Task instructions
Write out every line below that contains "mariinsky".

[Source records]
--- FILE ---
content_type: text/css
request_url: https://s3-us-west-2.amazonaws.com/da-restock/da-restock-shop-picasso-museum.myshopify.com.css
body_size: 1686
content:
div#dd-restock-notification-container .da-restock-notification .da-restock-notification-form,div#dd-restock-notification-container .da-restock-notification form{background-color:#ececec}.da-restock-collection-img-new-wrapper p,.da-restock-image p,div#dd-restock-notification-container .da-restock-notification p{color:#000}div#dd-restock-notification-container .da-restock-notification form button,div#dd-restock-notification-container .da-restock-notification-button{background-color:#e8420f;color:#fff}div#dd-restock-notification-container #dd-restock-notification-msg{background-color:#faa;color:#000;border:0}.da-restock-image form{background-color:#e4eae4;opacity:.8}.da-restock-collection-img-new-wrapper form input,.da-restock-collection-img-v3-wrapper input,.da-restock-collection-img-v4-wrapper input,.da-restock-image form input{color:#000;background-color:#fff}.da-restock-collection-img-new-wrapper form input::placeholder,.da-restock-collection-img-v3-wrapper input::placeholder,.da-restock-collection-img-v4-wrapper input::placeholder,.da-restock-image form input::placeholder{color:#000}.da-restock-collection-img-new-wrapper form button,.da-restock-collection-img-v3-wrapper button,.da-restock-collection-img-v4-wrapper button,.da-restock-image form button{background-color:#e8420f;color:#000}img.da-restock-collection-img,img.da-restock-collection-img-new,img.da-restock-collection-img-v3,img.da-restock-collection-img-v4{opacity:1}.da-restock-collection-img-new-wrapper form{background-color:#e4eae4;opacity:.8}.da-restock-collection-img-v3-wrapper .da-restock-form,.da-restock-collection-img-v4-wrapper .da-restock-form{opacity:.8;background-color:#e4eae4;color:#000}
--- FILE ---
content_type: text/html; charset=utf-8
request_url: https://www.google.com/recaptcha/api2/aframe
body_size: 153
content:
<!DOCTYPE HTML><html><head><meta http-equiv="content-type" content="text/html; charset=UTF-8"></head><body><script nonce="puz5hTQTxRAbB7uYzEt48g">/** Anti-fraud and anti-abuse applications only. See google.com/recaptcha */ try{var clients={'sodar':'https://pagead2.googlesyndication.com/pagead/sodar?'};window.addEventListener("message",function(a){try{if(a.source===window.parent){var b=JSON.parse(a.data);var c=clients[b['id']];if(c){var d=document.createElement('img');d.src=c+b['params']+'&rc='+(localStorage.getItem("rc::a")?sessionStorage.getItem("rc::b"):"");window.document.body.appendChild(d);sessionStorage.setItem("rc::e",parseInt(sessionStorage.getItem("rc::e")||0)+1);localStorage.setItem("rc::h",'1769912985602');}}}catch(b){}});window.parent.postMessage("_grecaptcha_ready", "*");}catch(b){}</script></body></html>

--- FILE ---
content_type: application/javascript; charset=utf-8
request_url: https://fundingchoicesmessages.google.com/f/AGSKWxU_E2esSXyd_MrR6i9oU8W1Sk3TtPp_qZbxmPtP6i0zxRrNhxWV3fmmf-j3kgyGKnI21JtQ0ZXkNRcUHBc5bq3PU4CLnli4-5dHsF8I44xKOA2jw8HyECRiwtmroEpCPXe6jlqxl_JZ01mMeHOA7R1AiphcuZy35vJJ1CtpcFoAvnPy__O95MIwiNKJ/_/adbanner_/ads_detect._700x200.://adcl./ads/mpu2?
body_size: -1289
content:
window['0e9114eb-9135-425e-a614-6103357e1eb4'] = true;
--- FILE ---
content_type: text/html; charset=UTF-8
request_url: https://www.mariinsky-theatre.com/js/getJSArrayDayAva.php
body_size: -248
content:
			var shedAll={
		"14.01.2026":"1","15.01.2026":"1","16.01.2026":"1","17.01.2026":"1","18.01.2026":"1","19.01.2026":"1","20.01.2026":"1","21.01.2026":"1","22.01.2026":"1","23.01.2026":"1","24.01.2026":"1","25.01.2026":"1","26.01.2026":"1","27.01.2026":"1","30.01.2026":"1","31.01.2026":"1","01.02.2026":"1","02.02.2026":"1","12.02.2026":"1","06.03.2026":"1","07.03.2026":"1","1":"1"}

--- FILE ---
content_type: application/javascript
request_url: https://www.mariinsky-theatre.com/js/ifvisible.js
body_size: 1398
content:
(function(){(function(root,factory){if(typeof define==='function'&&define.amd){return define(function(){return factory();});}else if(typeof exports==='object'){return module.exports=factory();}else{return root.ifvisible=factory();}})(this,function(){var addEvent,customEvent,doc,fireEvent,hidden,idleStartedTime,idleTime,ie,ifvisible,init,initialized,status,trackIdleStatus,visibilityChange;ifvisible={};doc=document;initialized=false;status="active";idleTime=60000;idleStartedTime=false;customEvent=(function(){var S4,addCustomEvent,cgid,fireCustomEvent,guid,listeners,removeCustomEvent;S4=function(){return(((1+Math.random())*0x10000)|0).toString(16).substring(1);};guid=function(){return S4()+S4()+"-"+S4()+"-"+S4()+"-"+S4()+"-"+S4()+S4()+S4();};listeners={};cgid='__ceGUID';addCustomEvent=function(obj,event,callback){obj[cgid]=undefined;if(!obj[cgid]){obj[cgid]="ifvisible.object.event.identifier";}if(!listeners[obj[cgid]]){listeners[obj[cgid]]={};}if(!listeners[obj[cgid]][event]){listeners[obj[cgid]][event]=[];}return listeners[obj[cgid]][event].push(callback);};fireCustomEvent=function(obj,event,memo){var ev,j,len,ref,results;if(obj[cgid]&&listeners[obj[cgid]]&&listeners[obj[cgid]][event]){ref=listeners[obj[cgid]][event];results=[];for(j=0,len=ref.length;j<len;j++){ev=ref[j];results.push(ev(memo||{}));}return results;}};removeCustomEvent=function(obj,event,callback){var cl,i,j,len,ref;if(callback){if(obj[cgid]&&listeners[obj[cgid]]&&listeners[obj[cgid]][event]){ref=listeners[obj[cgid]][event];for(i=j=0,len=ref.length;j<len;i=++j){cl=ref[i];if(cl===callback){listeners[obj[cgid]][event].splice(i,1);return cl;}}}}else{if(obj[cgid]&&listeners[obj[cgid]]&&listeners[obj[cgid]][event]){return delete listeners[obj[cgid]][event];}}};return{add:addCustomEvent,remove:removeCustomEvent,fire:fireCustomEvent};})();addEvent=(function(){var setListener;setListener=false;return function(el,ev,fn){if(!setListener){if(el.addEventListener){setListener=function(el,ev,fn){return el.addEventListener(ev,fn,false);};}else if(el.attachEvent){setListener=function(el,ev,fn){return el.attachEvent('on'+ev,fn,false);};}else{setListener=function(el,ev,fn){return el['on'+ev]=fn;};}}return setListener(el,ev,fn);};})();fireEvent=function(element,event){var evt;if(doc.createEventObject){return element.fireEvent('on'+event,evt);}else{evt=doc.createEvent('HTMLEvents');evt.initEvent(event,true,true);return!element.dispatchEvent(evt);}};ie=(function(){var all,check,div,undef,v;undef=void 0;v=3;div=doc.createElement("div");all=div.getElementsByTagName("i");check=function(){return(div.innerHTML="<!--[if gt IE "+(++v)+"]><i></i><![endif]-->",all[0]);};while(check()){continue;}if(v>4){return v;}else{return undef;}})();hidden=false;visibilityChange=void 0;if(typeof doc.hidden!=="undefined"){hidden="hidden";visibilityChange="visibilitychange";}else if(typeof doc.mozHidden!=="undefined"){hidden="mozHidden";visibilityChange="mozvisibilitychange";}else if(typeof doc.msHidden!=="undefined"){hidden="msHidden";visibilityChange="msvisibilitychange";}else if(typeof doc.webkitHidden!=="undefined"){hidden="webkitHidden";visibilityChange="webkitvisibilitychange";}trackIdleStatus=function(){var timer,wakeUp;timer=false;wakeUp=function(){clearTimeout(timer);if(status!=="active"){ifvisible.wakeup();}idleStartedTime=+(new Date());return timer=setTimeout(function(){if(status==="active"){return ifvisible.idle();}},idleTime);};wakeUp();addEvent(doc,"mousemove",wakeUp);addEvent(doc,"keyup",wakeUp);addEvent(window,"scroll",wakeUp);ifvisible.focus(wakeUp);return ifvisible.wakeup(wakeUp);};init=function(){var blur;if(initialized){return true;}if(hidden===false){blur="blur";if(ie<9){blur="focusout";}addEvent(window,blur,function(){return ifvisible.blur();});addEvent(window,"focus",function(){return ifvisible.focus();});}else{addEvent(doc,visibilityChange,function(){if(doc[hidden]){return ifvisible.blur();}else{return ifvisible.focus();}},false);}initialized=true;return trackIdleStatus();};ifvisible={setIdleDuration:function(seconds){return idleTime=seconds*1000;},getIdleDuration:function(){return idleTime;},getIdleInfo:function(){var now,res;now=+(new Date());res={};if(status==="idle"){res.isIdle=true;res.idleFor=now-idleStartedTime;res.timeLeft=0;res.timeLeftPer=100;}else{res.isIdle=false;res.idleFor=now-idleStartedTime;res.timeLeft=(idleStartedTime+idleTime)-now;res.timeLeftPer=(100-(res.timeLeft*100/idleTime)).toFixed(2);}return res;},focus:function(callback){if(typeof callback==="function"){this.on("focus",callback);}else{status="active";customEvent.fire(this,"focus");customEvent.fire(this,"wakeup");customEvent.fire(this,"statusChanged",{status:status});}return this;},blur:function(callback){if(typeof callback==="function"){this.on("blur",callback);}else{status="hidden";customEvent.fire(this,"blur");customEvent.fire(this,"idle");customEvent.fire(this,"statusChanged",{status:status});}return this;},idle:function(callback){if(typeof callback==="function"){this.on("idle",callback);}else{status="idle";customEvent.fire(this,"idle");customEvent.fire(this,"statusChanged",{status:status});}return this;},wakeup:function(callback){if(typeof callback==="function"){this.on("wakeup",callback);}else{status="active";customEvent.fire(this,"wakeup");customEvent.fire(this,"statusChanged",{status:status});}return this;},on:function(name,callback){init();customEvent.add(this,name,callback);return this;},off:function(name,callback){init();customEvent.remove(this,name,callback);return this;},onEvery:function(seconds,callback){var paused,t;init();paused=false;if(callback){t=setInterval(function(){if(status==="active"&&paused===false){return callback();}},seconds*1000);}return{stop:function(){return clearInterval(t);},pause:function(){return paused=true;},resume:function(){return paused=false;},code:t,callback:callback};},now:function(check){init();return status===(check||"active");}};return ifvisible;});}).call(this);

Response to this exercise
request_url: https://www.mariinsky-theatre.com/js/getJSArrayDayAva.php
request_url: https://www.mariinsky-theatre.com/js/ifvisible.js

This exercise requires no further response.